Due to this lack of tournament focus, the types of content that are produced by the gaming and esports industry is entirely different. First of all, the average Hearthstone player isn’t interested in learning all the complex strategies. For the most part, they want their content to be entertaining, and so that’s what we get. A vast majority of streamers and Hearthstone YouTube content is purely entertainment without even pretending to serve an education purpose. In addition, the average player is never forced to confront the difficulty of building a tournament lineup. They never have to face the most difficult decisions that the game can offer, and therefore, they simply cannot understand them. Most Hearthstone players only have the goal of pushing Legend, and that can be done with a single deck.
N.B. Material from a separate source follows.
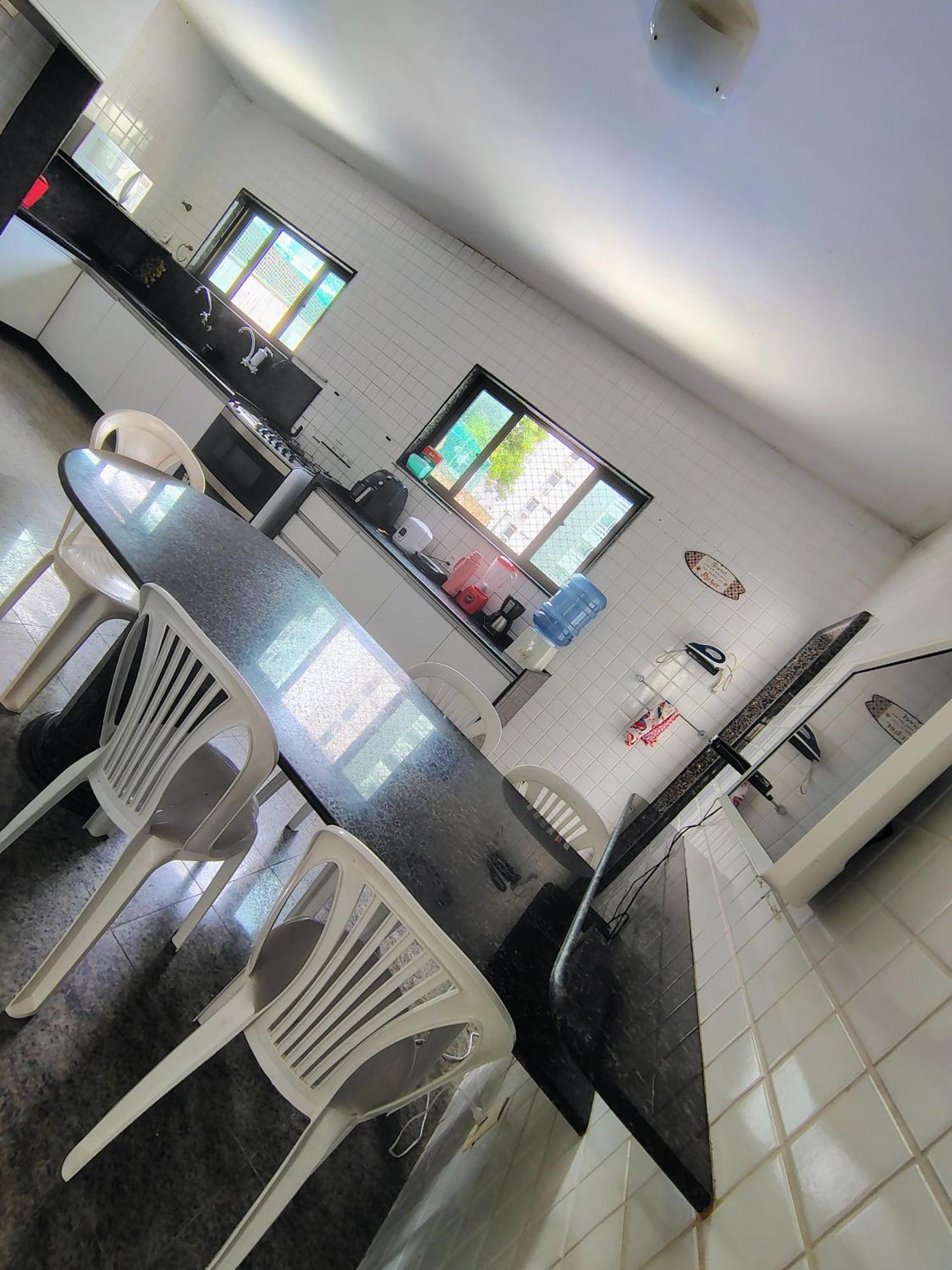 Cobertura Duplex Prox Da Praia Recife Exteriör bild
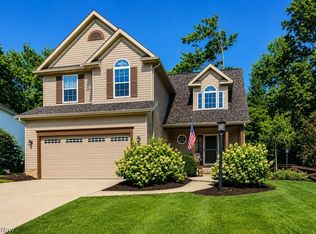 102 Middle Post Point, Chardon, OH 44024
Kibler also briefly discusses the presence of RNG, but he doesn’t believe that randomness is the true source of negativity in Hearthstone. For him, it mostly comes down to the fact that Hearthstone’s players are, for better or worse, casuals. They don’t understand professional play, have no interest in fully grasping it, and that means they attribute professional success to luck.
You May Like
Comparing League of Legends and Hearthstone
I do see where Kibler is coming from, but I wholeheartedly disagree. Kibler, and many other Hearthstone professionals, have a background in card games. The Poker and Magic: the Gathering scenes are very different. Hearthstone doesn’t have a card game following, it has a video game following. Instead of comparing Hearthstone to Magic, it’s far more reasonable to look at it alongside an esports title like League of Legends.
Now, if you think about League of Legends, everything Kibler said about Hearthstone also applies to the largest esport in the world. Players are not forced to play tournaments. In fact, tournaments don’t even use the game client. Just like the grind to Legend in Hearthstone, League players are focused on climbing the ladder. Again, this can be done without ever experiencing any kind of tournament play. In fact, tournament play in League is completely different from anything a solo player will ever experience. The way you play the game in an organized 5v5 setting is entirely different from how you approach it in a solo-queue match. And yet… this culture of negativity towards the professionals doesn’t exist in League of Legends. Fans respect the professionals, and acknowledge their skill.
And this is where we have to admit a simple, but perhaps difficult, truth: League of Legends is a complex game and Hearthstone is not. Don’t get me wrong, Hearthstone can be complicated, but at its core, the game is simple. If I wanted to make a math analogy, which I do, Hearthstone is basic algebra, and League of Legends is differential calculus.
Professional Hearthstone players are much better at the game than I, a consistent Legend player, will ever be. There’s no doubt about that. That being said, I’ve faced seven professionals during my time as a Hearthstone player, and I beat four of them. Does that mean I’m good enough to be a professional? Not at all. At least, I certainly don’t think so. What it does mean is that many games of Hearthstone are determined by randomness. The professionals are incredibly good because they analyse every situation, but it only amounts to a win rate that’s fractions of percentage points higher than average Legend players.
How can I, as an admittedly average player, take professional Hearthstone seriously if I know I’ve beaten half the contestants? I can’t stress this point enough: they are way better than I’ll ever be. They are better at the game than I am, both objectively and subjectively, and I’m still able to win games against them more than half the time. When it comes down to it, those slightly higher win rates don’t mean much.
It’s been a long time since any pro Hearthstone player made a truly remarkable play at a tournament. Too long. One of the last ones I can recall was when Reynad Kill Commanded his own Savannah Highmane for an extra point of damage. But these types of plays happen so rarely that it’s barely worth discussing.
I respect Hearthstone professionals immensely, but I don’t respect the professional scene they choose to compete in.